White would return to Purdue (a fine land-grant university in Indiana), for her master’s, but she earned her B.A. from Brown University, a member of the Ivy League athletic conference that consists of prestigious Northeastern universities, most established in colonial days. Among many other things, her undergraduate degree got her an invitation from West Contra Costa USD board member Charles Ramsey to speak at a send-off dinner for several West Contra Costa students headed to Brown, thanks in part to the Ivy League Connection that Ramsey and fellow West Contra Costa board member Madeline Kronenberg had developed.
Neither Ramsey nor Kronenberg are alumnae of Ivy League schools, and they have nothing against California’s public university system—Ramsey’s undergraduate studies were at CSU Pomona and UCLA, while Kronenberg’s peripatetic schooling stretched from New York through Ohio to California, capped with a teaching credential in adult education from UC Berkeley.
“The ‘Ivy Leaguer’ among us is my husband—Hale Kronenberg. He graduated from Dartmouth College and went on to law school at Columbia,” Madeline Kronenberg wrote in response to Garrett’s questions about the Ivy League Connection. But as this tangled tale continues, the Ivy League Connection’s roots reach beyond the Kronenbergs and Ramsey.

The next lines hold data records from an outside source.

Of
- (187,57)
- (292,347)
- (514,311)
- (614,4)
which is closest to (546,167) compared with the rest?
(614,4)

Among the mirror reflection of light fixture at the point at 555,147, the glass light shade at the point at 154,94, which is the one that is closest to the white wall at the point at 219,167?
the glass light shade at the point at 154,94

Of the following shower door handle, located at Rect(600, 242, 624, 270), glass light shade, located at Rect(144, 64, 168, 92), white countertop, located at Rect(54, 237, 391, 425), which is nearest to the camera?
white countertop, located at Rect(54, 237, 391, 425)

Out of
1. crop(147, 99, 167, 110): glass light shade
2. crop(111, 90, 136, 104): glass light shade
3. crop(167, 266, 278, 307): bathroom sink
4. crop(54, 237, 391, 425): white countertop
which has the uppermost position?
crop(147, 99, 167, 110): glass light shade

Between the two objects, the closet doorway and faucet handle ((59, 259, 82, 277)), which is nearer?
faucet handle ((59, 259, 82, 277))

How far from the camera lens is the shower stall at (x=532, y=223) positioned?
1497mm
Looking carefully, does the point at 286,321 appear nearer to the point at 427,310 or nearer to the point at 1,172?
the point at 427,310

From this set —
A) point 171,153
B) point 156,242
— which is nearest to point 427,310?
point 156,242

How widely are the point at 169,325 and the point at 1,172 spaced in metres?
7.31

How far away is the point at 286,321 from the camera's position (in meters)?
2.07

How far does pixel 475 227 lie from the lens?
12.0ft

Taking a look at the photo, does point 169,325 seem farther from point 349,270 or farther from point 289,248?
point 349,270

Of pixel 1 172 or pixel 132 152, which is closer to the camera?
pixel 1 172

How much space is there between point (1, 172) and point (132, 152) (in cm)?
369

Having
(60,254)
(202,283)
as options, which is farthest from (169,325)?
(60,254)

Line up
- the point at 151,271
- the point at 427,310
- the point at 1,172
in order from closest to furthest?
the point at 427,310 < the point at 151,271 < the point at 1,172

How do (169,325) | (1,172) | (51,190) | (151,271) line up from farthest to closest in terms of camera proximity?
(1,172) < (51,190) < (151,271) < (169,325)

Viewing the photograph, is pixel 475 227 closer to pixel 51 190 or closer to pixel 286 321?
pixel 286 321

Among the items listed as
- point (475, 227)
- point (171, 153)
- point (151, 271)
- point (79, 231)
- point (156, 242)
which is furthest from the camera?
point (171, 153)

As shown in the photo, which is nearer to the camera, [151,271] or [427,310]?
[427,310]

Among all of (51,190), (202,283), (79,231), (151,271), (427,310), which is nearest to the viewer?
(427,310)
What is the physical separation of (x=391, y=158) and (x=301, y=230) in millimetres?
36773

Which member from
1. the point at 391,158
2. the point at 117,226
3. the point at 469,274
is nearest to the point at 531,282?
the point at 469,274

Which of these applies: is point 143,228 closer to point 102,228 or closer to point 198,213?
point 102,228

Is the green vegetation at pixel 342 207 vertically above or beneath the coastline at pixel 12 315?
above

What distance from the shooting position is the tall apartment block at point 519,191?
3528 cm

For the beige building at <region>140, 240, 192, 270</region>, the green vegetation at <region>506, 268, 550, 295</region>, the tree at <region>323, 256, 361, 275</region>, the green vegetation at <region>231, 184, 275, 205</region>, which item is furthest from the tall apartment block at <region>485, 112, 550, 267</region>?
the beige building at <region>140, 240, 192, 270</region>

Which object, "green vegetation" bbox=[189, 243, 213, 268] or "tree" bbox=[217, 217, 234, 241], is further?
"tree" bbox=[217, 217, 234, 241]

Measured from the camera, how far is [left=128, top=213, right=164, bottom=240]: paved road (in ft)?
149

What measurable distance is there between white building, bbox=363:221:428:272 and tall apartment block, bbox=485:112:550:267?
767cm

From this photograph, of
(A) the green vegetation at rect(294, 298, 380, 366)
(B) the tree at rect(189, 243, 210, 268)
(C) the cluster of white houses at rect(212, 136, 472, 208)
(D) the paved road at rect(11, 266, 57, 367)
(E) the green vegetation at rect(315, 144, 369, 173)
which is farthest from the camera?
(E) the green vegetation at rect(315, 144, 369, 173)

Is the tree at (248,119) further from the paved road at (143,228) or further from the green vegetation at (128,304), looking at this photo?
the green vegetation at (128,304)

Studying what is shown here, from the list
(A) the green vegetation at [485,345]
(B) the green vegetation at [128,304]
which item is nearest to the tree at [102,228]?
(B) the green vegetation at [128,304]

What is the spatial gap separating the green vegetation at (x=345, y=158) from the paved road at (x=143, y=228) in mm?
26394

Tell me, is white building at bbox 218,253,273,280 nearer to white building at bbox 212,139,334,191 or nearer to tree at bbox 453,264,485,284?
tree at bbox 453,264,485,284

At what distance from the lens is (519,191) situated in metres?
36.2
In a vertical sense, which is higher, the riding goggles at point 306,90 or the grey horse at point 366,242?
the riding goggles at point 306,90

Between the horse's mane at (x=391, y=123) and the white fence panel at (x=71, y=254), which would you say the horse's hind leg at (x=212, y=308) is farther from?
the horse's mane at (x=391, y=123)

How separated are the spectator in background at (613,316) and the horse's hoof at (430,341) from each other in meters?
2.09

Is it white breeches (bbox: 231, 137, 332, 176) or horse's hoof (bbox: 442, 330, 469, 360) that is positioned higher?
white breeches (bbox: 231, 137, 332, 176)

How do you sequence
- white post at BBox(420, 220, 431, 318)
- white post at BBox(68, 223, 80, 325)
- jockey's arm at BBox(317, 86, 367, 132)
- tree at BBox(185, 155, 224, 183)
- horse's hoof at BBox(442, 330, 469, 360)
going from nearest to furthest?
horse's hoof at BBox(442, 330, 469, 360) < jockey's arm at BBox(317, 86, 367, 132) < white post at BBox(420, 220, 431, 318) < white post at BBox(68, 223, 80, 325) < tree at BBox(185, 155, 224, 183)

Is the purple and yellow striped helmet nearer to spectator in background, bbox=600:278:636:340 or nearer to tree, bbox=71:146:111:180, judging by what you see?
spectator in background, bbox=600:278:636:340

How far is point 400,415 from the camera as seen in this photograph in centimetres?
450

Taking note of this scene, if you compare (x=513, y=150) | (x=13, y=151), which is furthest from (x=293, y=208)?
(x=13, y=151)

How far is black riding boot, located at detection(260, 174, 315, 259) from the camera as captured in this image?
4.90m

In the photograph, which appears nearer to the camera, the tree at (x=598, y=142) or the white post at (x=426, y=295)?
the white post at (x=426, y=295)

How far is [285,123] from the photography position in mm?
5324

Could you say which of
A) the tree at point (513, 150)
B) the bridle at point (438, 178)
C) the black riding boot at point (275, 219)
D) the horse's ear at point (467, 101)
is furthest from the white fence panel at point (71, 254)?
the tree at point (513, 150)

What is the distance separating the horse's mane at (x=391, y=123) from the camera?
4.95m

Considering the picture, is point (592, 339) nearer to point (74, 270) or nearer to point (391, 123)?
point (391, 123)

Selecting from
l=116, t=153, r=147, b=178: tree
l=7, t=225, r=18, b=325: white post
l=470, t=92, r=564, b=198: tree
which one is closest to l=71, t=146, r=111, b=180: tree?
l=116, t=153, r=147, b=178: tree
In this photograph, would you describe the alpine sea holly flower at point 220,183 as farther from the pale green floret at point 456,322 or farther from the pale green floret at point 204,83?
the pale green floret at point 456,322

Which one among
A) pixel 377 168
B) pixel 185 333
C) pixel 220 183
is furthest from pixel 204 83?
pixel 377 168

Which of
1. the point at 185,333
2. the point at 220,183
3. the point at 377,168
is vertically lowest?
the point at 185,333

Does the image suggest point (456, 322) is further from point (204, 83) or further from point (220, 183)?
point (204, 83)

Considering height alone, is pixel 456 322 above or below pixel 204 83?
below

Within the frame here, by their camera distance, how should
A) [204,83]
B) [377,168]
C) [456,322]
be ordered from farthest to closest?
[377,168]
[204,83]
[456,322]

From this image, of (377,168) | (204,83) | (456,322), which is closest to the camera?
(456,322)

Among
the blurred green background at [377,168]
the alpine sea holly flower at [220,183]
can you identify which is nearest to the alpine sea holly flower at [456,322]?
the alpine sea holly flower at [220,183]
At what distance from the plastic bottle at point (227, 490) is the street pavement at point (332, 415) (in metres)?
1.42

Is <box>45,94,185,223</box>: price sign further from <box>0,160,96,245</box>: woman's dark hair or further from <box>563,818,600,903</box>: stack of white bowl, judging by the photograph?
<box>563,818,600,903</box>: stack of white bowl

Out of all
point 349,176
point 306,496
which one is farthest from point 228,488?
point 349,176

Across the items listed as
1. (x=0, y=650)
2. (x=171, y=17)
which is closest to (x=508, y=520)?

“Our interest came about serendipitously,” Kronenberg wrote. Ramsey was helping a West Contra Costa student who was attending Dartmouth and had learned of that Ivy League school’s Summer Enrichment at Dartmouth program for interested high schoolers.”
“That student, Peter Chau, discovered the SEAD program and wanted to ‘give back,’ so he went and advocated … to include a West Coast school in their program. It turned out that we needed the signature of an alum, and so my husband became the signator.”
One thing led to another and the program has flourished. It’s White’s original e-mail that brings the story up to date.
“I write at this time because the WCCUSD Board recently voted to continue district support of the Ivy League Connection,” White wrote. “This is no longer Charles and Madeline's project but is officially endorsed by the board. The district has found a way to focus efforts to enlarge the aspirations of some of their most capable students.”
Local projects like these, when dedicated individuals work together to further a vision of what their schools and their students can be, are an inspiration. These stories are occurring out there all the time—including in your community, no doubt.
They often go unheralded except, perhaps, in local papers, such as the news that crossed my desk recently about Moorpark Unified School District’s winning the U.S. Academic Decathlon for the second year in a row (thanks for sharing, former CSBA President David Pollock). There’s also Mira Loma High School, in the San Juan Unified School District near Sacramento, which won the U.S. Department of Energy’s National Science Bowl—
as Fremont Unified School District’s William Hopkins Junior High School did in its division.
As with the Golden Bells, we don’t have room to acknowledge all the winning students, schools, districts and county offices of education out there, but we tip our hats to all of them—and all of you who help make it happen.
Thanks for all your hard work—and thanks for reading!